Another modification of the memory controller that happened during the launch of the new processors on Sandy Bridge microarchitecture deserves our most positive feedback. Intel engineers not only managed to fix the issues in the memory controller of the previous generation Westmere processors, but also to create a new controller, which turned out the highest performing of all existing modifications. Due to elimination of all major bottlenecks between the computational cores and the memory controller, Sandy Bridge proved to be more dependent on the specifications of the DDR3 SDRAM modules in the system than the predecessors or competitors.

However, it doesn’t change the situation in a larger scale. Every time when we discussed the effects of memory speed on the overall performance in certain configurations, we arrived at the conclusion that these effects were quite insignificant. This conclusion that we made back in the days for Socket AM3 and LGA1156 systems proved true one more time. It is also valid for Sandy Bridge based platforms and is backed up by the test results. The results show that the 266 MHz increase in the memory frequency produces only 2-4% growth in the average performance. And by setting all latencies one step lower we can only boost the performance by 1-2% at best.
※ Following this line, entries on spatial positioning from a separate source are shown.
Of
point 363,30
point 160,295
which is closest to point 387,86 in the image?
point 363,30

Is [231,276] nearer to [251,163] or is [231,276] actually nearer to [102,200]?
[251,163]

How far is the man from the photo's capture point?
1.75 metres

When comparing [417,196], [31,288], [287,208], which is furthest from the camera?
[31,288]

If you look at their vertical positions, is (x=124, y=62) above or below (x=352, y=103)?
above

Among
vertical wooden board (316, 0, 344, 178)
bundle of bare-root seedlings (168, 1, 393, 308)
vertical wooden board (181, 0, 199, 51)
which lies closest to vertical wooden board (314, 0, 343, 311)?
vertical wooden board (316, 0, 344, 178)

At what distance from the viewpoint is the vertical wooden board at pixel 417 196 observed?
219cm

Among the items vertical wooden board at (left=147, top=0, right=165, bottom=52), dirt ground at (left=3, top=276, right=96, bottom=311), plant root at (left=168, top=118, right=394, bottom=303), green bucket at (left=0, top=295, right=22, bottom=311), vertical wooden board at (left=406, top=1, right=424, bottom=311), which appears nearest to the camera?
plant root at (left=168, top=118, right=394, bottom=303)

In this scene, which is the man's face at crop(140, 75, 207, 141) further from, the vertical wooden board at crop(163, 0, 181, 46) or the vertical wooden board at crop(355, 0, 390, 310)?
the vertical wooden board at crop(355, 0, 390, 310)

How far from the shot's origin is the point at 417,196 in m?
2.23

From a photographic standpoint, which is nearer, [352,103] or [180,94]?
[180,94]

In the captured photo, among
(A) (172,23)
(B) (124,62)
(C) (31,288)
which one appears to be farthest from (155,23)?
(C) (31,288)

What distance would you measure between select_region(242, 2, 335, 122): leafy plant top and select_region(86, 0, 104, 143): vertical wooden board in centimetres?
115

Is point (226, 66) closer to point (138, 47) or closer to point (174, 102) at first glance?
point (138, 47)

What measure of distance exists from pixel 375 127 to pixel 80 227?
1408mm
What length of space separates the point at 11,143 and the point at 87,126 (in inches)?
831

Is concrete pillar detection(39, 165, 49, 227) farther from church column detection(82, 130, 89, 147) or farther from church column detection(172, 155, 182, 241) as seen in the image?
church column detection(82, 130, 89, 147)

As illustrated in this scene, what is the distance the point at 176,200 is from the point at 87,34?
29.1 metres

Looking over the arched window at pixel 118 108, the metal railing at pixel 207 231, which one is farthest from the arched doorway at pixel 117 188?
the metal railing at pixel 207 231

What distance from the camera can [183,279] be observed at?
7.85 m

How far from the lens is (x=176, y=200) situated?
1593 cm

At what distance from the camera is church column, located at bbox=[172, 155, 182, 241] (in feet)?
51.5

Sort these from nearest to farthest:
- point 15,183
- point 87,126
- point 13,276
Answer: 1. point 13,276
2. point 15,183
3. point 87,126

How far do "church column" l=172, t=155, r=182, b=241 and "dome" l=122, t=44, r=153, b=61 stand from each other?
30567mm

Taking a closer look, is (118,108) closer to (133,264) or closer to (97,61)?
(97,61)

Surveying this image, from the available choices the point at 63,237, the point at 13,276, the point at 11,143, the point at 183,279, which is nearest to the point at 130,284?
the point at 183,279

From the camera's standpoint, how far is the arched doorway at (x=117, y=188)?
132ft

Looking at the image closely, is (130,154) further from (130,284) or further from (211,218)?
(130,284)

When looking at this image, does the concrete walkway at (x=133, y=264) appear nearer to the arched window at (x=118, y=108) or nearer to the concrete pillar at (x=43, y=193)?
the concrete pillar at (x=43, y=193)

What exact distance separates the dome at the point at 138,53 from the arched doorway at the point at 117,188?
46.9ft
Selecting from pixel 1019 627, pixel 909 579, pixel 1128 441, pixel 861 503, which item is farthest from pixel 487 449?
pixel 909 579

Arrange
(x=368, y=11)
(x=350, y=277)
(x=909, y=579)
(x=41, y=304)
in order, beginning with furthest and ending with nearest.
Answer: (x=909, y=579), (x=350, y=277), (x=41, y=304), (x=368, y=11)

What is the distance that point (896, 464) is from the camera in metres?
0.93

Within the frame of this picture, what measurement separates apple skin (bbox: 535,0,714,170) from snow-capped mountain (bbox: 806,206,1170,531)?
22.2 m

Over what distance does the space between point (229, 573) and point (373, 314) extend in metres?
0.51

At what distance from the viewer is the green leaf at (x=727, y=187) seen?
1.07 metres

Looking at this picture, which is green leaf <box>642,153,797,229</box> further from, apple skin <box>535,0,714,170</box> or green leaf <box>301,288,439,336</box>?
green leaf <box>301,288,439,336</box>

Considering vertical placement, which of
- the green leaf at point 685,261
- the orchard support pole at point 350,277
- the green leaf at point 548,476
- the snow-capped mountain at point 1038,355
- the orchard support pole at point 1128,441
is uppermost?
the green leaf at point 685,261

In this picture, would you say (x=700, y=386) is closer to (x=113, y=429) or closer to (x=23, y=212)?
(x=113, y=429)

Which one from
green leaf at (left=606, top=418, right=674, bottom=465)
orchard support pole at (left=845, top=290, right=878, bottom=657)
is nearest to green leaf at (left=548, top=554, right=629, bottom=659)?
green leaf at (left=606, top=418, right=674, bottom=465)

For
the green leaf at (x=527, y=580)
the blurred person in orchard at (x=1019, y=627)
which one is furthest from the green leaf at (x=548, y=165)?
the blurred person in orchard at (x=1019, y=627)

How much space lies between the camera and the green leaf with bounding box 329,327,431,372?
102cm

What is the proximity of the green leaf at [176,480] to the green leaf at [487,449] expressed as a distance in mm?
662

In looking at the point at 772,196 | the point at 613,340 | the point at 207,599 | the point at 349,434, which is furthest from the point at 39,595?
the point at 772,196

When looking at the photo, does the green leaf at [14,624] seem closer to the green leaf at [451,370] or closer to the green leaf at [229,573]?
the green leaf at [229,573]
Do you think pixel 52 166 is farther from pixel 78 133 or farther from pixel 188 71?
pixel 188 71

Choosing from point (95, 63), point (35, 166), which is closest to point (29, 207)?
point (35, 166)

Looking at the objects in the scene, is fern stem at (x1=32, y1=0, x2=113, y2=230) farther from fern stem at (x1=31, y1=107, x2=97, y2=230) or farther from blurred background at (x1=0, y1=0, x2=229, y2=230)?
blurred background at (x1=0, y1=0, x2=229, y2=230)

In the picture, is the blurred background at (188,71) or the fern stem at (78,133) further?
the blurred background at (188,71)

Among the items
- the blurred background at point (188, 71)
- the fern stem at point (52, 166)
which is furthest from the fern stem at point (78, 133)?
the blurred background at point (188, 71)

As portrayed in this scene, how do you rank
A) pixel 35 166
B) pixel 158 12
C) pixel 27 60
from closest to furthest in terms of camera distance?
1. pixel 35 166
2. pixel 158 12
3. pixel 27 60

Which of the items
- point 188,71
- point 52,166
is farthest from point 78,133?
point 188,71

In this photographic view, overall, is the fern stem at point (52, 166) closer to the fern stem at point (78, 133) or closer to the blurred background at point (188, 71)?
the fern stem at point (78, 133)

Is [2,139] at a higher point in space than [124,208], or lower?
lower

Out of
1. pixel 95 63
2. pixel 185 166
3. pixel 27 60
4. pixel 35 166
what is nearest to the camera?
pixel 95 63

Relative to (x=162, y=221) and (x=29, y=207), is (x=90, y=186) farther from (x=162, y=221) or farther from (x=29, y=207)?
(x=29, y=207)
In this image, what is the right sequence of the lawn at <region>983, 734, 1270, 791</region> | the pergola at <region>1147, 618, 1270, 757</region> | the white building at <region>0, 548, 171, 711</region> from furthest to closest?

However, all this doesn’t mean that you should disregard the need to make an educated decision on the best memory for your LGA1155 system. A slight practical effect from the use of faster memory is an average picture. At the same time, there are applications that work with large amounts of data and their performance depends much greater on the DDR3 SDRAM specifications. Among applications like that are, for example, some contemporary games, where you can gain a few extra frames per second by simply upgrading your memory.

This uncertainty together with pretty wide range of DDR3 SDRAM prices on modules with different specifications do not allow us to give specific recommendations regarding the best memory choices for Sandy Bridge platform. However, in general terms, you should keep in mind two things. Firstly, the memory frequency is of greater importance for the overall system performance than the memory timings. Secondly, the additional financial investments into faster memory may not pay back in the long run. In particular, high-speed DDR3-2133 and DDR3-1866 modules may cost 1.5-2 times more than the ordinary DDR3-1333 SDRAM.

Therefore, we believe that inexpensive DDR3-1600 SDRAM with not very aggressive timings would be the most reasonable choice for contemporary LGA1155 systems: in our opinion, memory like that offers the best price-to-performance ratio today.